• Josh Greenberg (Professor of Journalism and Communication at Carleton University) wrote an article for The Conversation on the resurgence of the vinyl LP, describing “how seeking, acquiring, collecting and displaying one’s music collection…are sociocultural activities that enable the creation and expression of identity.” Greenberg also discusses how vinyl marketing appeals to our ‘hyperaesthetic culture’ and how listening to vinyl is a social practice for many collectors.
  • Chizuko Ueno (Professor Emeritus at the University of Tokyo) was named one of the 100 most influential people of 2024 by Time Magazine. As a prominent scholar of semiotics, capitalism, and feminism, Ueno has advocated for gender equality in Japan throughout her career. Now Ueno’s work has also “propelled feminist ideas into mainstream Chinese society, a rare bright spot amid worsening political repression.”
  • SRN News ran an article on how O.J. Simpson’s trial still reflects the realities of racial divisions in America. Darnell Hunt (Executive Vice Chancellor & Provost and Professor of African American Studies & Sociology at UCLA) commented that, at the time of the trial, Black Americans were four times as likely to think that Simpson was innocent and Black media outlets tended to raise broader questions about racial disparities in the justice system in their news coverage. “The case was about two different views of reality or two different takes on the reality of race in America at that point in history,” Hunt said. Camille Charles (Professor of Sociology, Africana Studies & Education at the University of Pennsylvania) commented that, despite the fact that systemic racism in criminal justice is still an issue, Black Americans are seemingly less likely to support famous defendants “as a show of race solidarity,” citing R. Kelly and Bill Cosby as examples.

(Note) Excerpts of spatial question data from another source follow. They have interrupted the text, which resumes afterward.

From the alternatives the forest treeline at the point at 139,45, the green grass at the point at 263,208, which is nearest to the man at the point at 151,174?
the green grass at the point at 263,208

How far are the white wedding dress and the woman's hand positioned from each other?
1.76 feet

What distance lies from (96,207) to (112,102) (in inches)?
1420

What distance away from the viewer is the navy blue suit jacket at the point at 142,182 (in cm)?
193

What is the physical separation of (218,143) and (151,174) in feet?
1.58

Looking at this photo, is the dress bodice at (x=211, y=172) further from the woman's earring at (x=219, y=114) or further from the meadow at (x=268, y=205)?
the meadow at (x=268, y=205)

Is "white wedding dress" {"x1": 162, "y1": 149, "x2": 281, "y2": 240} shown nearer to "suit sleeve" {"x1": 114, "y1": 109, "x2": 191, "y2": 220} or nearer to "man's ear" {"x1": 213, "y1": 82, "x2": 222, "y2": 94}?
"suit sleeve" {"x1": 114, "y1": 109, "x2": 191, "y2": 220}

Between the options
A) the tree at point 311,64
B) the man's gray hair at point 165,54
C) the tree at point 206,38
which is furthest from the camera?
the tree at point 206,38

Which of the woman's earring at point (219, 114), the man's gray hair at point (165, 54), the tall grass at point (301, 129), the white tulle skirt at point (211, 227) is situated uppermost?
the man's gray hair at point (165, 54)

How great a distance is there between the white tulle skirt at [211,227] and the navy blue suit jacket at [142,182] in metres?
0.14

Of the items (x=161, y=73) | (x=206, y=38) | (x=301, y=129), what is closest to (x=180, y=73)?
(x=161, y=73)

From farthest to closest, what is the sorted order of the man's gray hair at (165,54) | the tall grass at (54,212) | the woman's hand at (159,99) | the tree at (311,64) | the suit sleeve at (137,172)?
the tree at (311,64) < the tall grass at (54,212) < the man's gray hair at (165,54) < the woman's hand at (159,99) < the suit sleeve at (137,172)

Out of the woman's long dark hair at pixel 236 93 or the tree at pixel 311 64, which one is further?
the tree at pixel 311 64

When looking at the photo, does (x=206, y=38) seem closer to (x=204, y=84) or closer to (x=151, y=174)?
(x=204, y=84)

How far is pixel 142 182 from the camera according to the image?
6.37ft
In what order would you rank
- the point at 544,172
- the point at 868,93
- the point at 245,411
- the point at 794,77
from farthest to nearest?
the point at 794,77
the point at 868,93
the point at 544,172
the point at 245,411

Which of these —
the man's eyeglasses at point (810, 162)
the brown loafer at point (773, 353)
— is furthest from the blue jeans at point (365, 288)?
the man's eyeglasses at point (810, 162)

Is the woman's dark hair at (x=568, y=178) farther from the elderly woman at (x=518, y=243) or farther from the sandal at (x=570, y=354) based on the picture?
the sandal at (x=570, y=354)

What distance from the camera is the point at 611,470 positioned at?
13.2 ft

  • Artūras Tereškinas (Professor of Social Sciences at Vytautas Magnus University in Kaunas) was quoted in an LRT article about the Eurovision Song Contest and how Lithuanians react to their representatives. Tereškinas discussed how the contest embraces the camp aesthetic and highlights LGBTQ+ performers, triggering conservative Lithuanians’ “prejudices against LGBTQ+ people, sexuality in general and the open expression of sexuality in Eurovision.”